Attack on Fort Snelling Bar and Grill was one of Denomie’s first paintings after his year long project in 2005, during which he painted at least one painting every day of the year. Jim explains that, in many ways, this painting is a continuation of his earlier Renegade series, and indeed it repeats icons developed in his previous works. “It is still political, social, and historical commentary, but a different landscape and a much larger canvas,” he adds.

Many of the images in this piece represent real historical events that occurred in Minnesota and affected Native Americans since the 1862 US-Dakota War. There are thirty-eight figures in the painting, plus two rabbits, signifying the thirty-eight Dakota men who were hanged on December 26, 1862 in Mankato, plus two others who were captured and hanged three years later. Fort Snelling, depicted at the center of the image, served as an internment camp for imprisoned Dakota men, women, and children during the winter of 1862 and spring of 1863. It also housed the Indian Administration, a federal government agency that was implicated in the withholding of provisions that spurred the 1862 US-Dakota War.

In the upper left corner, an Indian on horseback is mooning Governor Tim Pawlenty, pictured as a farmer, while the sun rises beyond the hill. This scene satirizes the Minnesota state seal in which a white farmer is depicted working at sunrise, with an Indian on horseback in the background.

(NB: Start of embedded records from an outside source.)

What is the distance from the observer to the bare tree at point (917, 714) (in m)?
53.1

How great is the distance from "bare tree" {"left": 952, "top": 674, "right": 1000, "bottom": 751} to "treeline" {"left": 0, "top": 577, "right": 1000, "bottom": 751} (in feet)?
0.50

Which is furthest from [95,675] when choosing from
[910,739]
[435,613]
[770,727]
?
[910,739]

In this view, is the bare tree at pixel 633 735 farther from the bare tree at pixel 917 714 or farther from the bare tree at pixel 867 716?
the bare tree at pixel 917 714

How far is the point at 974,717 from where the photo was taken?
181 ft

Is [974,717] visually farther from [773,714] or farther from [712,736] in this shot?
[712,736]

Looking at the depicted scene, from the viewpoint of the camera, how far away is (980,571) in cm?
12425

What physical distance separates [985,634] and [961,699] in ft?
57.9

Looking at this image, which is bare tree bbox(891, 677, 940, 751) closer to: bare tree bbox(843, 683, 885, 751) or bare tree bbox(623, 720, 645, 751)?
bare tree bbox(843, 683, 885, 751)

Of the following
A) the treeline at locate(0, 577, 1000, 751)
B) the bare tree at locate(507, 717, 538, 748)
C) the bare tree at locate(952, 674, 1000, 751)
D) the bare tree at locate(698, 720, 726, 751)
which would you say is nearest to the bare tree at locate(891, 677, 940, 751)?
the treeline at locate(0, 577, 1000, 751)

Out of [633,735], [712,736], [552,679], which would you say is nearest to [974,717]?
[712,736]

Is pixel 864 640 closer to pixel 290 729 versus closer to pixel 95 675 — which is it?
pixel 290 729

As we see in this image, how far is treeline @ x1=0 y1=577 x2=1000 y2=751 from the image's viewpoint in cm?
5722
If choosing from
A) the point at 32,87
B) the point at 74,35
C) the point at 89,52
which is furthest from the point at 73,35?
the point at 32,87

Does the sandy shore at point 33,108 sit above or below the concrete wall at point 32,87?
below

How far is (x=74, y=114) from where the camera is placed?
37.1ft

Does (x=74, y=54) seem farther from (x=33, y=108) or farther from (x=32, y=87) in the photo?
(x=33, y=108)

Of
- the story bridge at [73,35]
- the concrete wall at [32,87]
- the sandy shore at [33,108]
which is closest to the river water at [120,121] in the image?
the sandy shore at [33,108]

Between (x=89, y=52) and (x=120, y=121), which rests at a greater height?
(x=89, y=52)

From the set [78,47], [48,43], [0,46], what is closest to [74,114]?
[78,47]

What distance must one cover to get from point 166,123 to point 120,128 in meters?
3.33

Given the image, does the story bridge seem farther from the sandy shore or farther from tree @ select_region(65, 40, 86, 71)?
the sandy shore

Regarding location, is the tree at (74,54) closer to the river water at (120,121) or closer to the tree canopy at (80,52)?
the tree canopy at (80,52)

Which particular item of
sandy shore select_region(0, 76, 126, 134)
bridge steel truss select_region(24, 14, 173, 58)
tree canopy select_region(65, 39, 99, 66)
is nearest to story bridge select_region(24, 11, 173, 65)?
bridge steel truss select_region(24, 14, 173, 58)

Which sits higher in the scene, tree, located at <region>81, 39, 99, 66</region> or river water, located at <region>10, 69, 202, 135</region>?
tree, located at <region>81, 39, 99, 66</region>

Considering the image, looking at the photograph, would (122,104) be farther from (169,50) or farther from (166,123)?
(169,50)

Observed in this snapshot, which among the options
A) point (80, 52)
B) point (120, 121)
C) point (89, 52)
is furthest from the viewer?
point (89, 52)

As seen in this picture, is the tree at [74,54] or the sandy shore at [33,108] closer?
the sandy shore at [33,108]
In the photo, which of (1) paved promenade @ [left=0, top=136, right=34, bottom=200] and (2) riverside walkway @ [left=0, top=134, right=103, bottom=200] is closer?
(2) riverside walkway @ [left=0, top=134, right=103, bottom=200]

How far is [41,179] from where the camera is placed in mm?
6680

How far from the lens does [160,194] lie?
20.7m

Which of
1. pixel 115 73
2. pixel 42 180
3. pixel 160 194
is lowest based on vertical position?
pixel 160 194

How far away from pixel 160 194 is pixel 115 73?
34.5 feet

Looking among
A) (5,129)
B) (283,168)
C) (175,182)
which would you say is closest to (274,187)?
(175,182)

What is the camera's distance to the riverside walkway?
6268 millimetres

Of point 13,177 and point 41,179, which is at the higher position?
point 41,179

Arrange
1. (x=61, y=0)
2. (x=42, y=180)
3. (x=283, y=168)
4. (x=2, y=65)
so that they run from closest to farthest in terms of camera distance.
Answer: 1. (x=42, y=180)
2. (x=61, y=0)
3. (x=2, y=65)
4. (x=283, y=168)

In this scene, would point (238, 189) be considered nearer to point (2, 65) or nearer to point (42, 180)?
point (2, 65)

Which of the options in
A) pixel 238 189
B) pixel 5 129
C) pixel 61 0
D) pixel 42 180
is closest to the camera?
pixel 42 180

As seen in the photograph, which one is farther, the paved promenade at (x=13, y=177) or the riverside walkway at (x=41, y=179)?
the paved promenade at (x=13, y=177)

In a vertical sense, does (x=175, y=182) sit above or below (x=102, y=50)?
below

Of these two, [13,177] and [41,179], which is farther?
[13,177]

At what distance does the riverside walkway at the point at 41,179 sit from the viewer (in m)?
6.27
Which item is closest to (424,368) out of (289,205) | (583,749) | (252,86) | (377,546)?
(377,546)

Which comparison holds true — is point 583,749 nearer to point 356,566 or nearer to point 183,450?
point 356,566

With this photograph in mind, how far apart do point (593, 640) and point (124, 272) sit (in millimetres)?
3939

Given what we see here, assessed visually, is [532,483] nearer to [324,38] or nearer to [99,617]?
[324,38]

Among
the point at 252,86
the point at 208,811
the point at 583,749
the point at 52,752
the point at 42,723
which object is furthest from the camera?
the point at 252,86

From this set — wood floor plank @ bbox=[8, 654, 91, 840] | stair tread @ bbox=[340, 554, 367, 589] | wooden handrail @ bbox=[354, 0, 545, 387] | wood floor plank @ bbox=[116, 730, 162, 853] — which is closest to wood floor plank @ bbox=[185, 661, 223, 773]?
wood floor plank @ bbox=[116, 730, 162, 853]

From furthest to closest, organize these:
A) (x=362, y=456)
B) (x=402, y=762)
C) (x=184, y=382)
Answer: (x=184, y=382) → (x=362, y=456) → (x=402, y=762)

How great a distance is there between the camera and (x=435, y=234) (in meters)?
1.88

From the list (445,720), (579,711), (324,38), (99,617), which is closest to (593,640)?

Further down the left side, a Native American and a horse are in the trunk of a police car. This refers to an incident in April 1993 when two Minneapolis officers were suspended for taking two intoxicated Native Americans to the hospital in the trunk of their car.

The photographer in the lower left of the painting references photographer Edward Curtis. At the turn of the twentieth century, Curtis produced a large series of photographs, The North American Indian, through which he sought to document traditional life of what he deemed a “vanishing race.”  Today his photographs are controversial, and Curtis is often criticized for portraying Native Americans in popular stereotypes and removing objects of Western culture from his images. The Indian couple posing for the photographer in Denomie’s painting resembles the couple in the famous 1930 American Gothic portrait by the Iowa-born artist Grant Wood. American Gothic was seen as a depiction of authentic, rural American life during the Depression era, and the painting has since become one of the most popular and most parodied in American pop culture.

The wide-eyed farmer on the right side of the painting, running down the hill with a mouthful of grass, recalls a historically infamous meeting just before the start of the 1862 US-Dakota War. After a poor crop season, Indians were starving and the government betrayed its promise to provide the Dakota tribe with food. During a meeting between Indian chiefs and traders, the shop owner Andrew Myrick suggested to essentially let the Indians “eat grass.” War began soon after this meeting.